Build or buy AI: Rethinking the conventional wisdom
Written by Jens Eriksvik & Simon Lanngren
AI is transforming industries, but many businesses approach it with outdated assumptions. The "build vs. buy" debate oversimplifies a complex decision. Instead of choosing between in-house development and off-the-shelf solutions, businesses should rethink their entire approach to AI - focusing on long-term adaptability, the true cost of ownership, and where they should not invest.
Assessing business needs
Most organizations overestimate their need for custom AI solutions. Many proprietary systems are underused or become obsolete faster than anticipated. If your business doesn’t have the data, talent, or willingness to make continuous improvements, building your own AI might be a strategic mistake.
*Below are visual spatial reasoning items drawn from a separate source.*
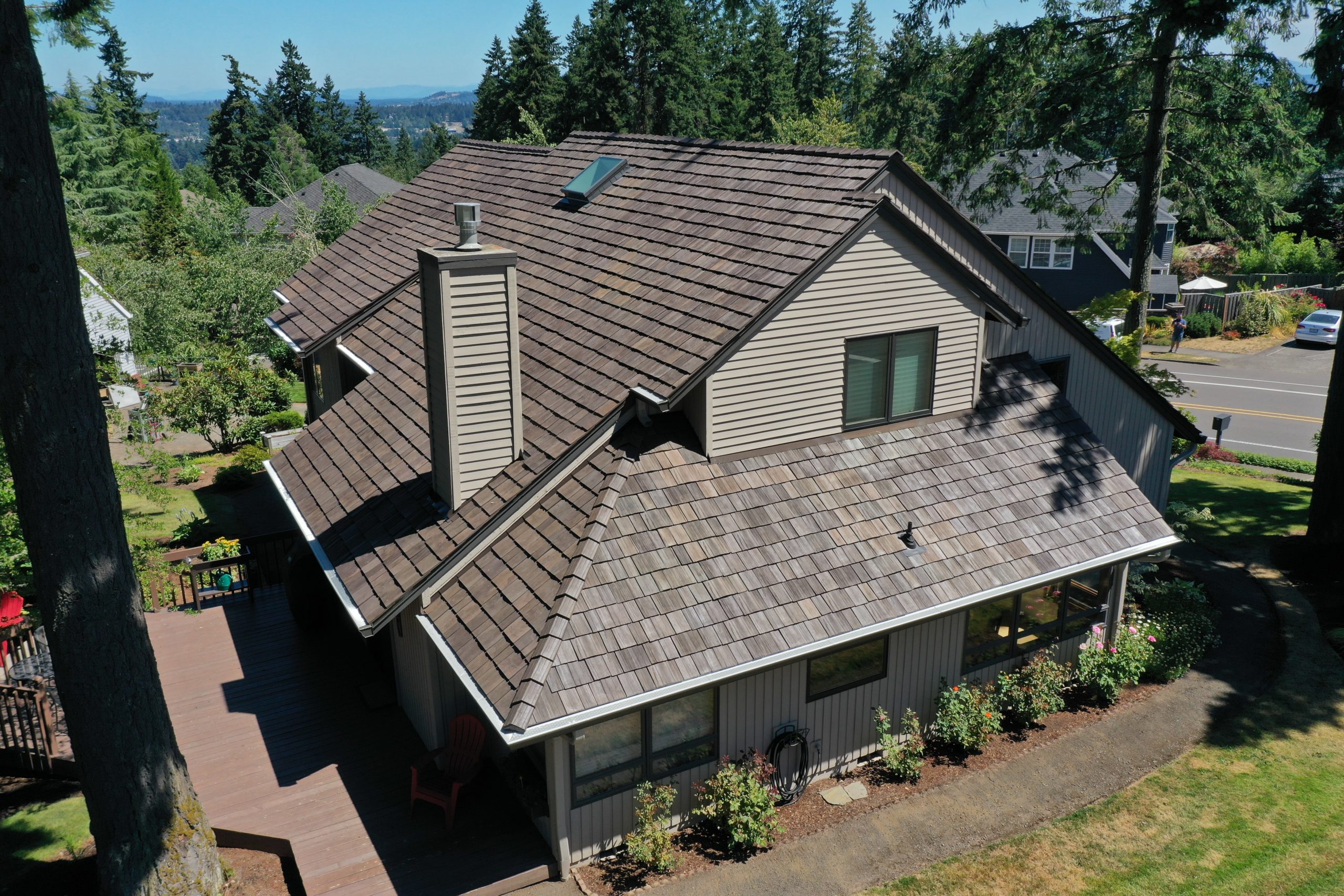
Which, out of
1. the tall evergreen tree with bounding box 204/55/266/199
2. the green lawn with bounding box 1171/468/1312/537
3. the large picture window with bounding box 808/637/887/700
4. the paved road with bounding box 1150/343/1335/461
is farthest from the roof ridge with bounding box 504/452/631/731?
the tall evergreen tree with bounding box 204/55/266/199

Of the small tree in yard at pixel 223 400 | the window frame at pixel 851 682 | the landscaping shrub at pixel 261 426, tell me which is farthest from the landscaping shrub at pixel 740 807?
the landscaping shrub at pixel 261 426

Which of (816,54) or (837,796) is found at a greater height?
(816,54)

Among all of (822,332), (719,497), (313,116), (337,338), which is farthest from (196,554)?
(313,116)

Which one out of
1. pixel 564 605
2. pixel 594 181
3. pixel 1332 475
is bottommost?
pixel 1332 475

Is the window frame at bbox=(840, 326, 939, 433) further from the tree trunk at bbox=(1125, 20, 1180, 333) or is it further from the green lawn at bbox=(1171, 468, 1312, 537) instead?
the green lawn at bbox=(1171, 468, 1312, 537)

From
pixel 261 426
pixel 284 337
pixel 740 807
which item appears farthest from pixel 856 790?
pixel 261 426

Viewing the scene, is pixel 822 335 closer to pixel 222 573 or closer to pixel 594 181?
→ pixel 594 181
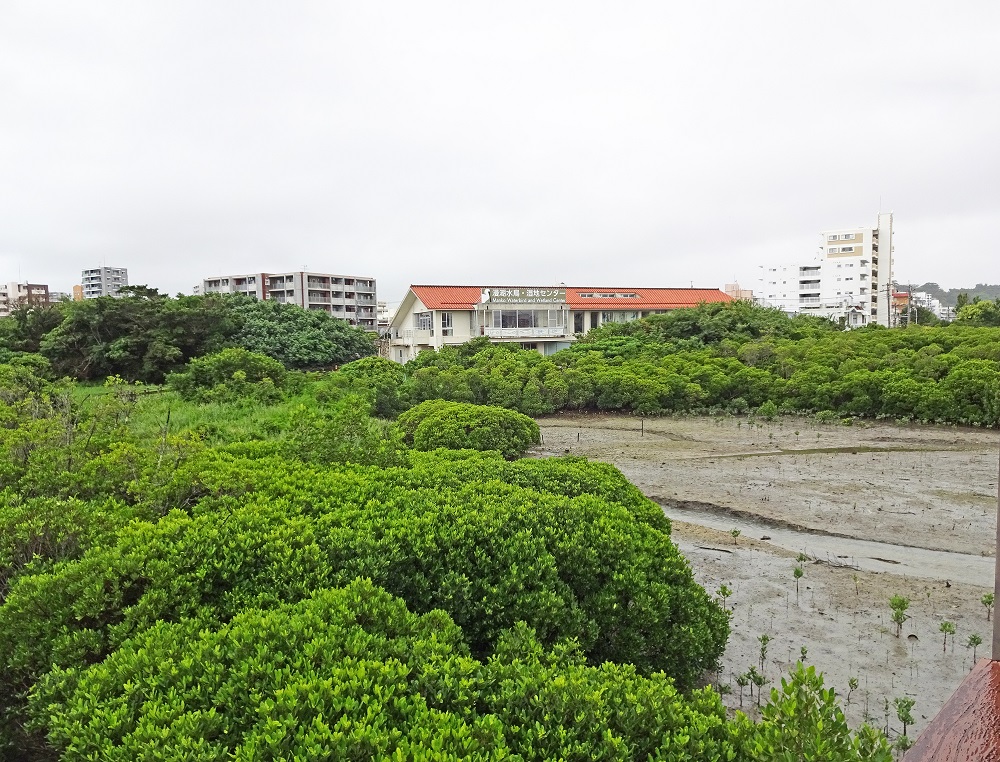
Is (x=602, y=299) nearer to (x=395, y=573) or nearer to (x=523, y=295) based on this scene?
(x=523, y=295)

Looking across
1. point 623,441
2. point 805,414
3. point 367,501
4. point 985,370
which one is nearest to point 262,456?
point 367,501

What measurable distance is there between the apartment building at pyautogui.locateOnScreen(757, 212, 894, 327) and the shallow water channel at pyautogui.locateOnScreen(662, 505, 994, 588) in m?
55.6

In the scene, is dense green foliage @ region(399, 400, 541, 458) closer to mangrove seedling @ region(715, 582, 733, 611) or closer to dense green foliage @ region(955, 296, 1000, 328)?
mangrove seedling @ region(715, 582, 733, 611)

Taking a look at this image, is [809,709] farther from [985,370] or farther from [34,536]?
[985,370]

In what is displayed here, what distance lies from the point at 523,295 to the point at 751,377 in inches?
607

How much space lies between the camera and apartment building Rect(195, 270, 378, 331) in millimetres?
54906

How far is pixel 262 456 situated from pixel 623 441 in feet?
34.1

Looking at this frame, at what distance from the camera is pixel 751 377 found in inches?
789

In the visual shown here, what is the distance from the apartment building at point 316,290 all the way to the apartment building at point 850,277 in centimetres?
3668

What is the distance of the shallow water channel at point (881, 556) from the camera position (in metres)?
7.38

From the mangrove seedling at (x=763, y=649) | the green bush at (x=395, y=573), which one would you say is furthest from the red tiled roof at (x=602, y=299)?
the green bush at (x=395, y=573)

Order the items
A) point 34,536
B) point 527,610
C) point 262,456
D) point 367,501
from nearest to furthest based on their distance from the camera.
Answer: point 527,610
point 34,536
point 367,501
point 262,456

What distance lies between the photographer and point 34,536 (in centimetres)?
439

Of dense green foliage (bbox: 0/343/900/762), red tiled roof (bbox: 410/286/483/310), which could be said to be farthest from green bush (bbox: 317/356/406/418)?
red tiled roof (bbox: 410/286/483/310)
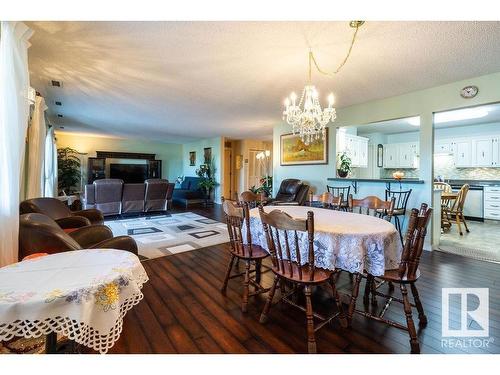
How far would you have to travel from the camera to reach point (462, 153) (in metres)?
5.91

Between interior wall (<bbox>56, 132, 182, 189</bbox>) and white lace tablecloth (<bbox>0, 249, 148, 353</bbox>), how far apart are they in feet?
29.3

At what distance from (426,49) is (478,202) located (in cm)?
502

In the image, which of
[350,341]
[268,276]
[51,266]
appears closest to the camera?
[51,266]

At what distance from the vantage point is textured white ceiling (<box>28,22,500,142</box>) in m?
2.06

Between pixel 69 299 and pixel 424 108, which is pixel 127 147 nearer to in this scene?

On the flip side, relying entirely on pre-built tools often locks businesses into rigid frameworks. These tools are optimized for broad use cases, not your specific needs. If differentiation is part of your strategy, the ease of pre-built AI might ultimately limit your potential.
Unless your company is ready to commit to AI as a long-term capability, your best strategy might be neither building nor buying but simply staying out. Given AI’s capabilities, and what others are doing, that, however, would seem to be a strategic mistake.
Rethinking the build vs. buy debate
The "build vs. buy" framing assumes you need to decide on a single approach. This is shortsighted. Instead, businesses should embrace modularity, viewing AI as a spectrum of integrations.
For instance, why invest heavily in building a recruitment algorithm when you can buy a standard model and outsource specific customizations? Similarly, why buy pre-built analytics tools if they restrict how you leverage proprietary data? Businesses should focus on "borrowing" - cloud AIs, open-source solutions, and temporary integrations until there’s a clear competitive advantage in committing to a solution. Basically a temporary setup to test the value before committing. At Algorithma, we use the term borrowing to denote a more non-committal starting point for your AI use-cases - basically where the process of dismantling/returning is easy and cheap.
The real cost of AI
Businesses often underestimate the true cost of data and AI, especially in-house development. It’s not just about upfront investments in talent and infrastructure. Maintenance, retraining models, and integrating ever-changing data pipelines can cost more over time than initially projected.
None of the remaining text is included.